Work required. Carry on the essay about why computer vision has seen little real-world deployment, picking up right after its final sentence.

Passage to read.
Computer vision has the potential to impact so much of our world but little has actually come to fruition. If you think about it, the only wide-spread use of computer vision has been with selfie filters, Amazon product recommendations, Facebook feed tagging, and a select few others. There’s the applications in robotics and self-driving which we’ve been working on for 10+ years but with no wide-spread use as of yet, along with all the other small solutions in security cameras, etc. My view is that computer vision can become “Google Analytics but for the real world”. Google Analytics made it really easy for companies to manage and track site traffic to then make changes / optimizations to the way your site works. In the same way, computer vision will enable this in factories, malls, town centers, traffic-ridden streets, shipping docs, and almost any other physical place you can think of.
This changes the way our global supply chain works and can create a lot of value through simple collection of these insights.
What’s wrong though? Why hasn’t computer vision been able to be deployed in most of these scenarios? It comes to down to the way these algorithms work today, how they’re built, and how quickly they can break down.
Most of the recent success of computer vision algorithms has come from deep learning and the ability to fit more and more complex functions. Deep learning is what most self-driving cars use today to detect objects of interest while driving. Turns out however that these algorithms aren’t really generalizable. François Chollet, the creator of Keras, exemplifies this perfectly with the following tweet:
We haven’t been working on self-driving for 10+ years because we feel like it. It’s because we’re trying to collect as many “edge cases” as we can in our datasets until we feel comfortable enough leaving it up to the cars.
While this is best exemplified with self-driving cars, this limitation exists with virtually every application of computer vision. Teams across industry sometimes assume some of these algorithms to be magic and automatically generalize. This is a myth and it’s a dangerous one. Self-driving car companies are some of the most well-funded companies and still have these issues. Imagine the mistakes a smaller, scrapier team might make.
There are two important takeways from the above.

Information provided.
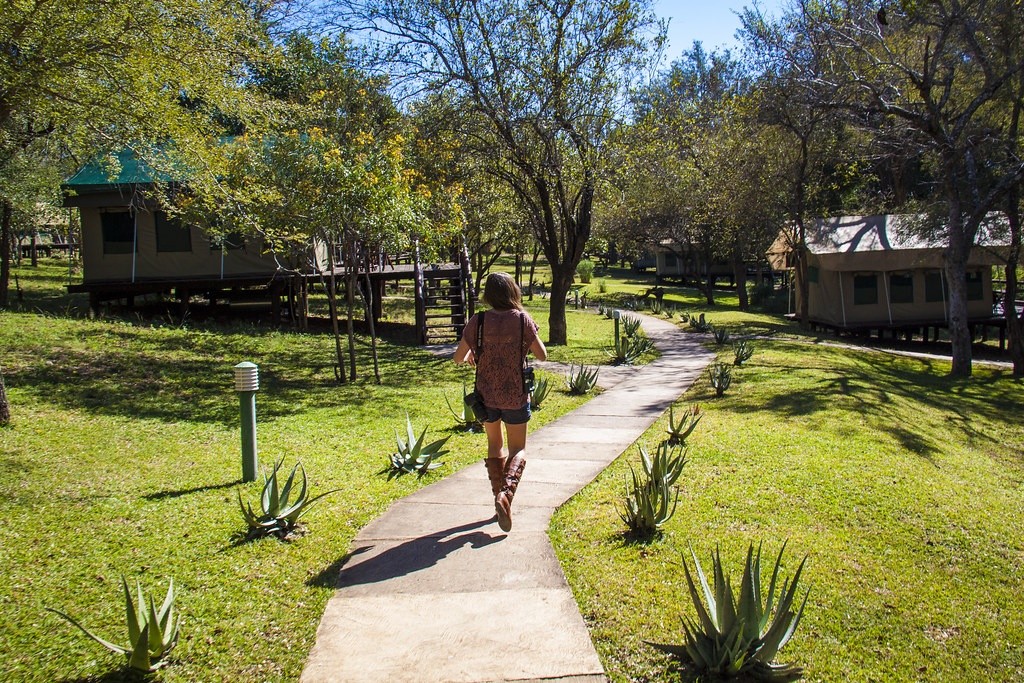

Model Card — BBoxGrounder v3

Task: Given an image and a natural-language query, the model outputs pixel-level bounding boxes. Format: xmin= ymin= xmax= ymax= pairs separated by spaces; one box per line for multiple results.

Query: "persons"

Response below.
- Computer vision models aren’t generalizable.
- Few teams have the resources necessary to follow best-practices when building these models.
Computer vision models aren’t generalizable
Earlier in this post, we’ve seen examples of how computer vision algorithms break down, even when built by the most qualified and well-equipped teams. This is an artifact of model performance which can be attributed to the following two factors:
- Building the right datasets to train models on
- Properly evaluating real-world performance of models
Building the right datasets to train models on involves amazing label quality in the case the problem is supervised and a way to pick which data to actually label and then train the model on. Models can struggle from things like data drift and catastrophic forgetting. Given that our datasets are always a different distribution from the real-world who’s distribution constantly changes and may under-represent certain scenarios / edge-cases which may be important to our use-case, we must be wary of these issues. Methods such as active learning are being more widely used by teams like Autopilot at Tesla and are being integrated into services like Scale and Aquarium Learning to make it easier for other teams to do the same.
There is still a lot of active work happening in this space however with some contreversy around whether active learning works better than random sampling and figuring out at which point we can say these models are actually ready.
Then comes the problem of actually evaluating models properly after they’re trained. Most of the time, teams will take a single aggregate metric like accuracy on a test set as their north-star metric and compare different models they train solely off of that.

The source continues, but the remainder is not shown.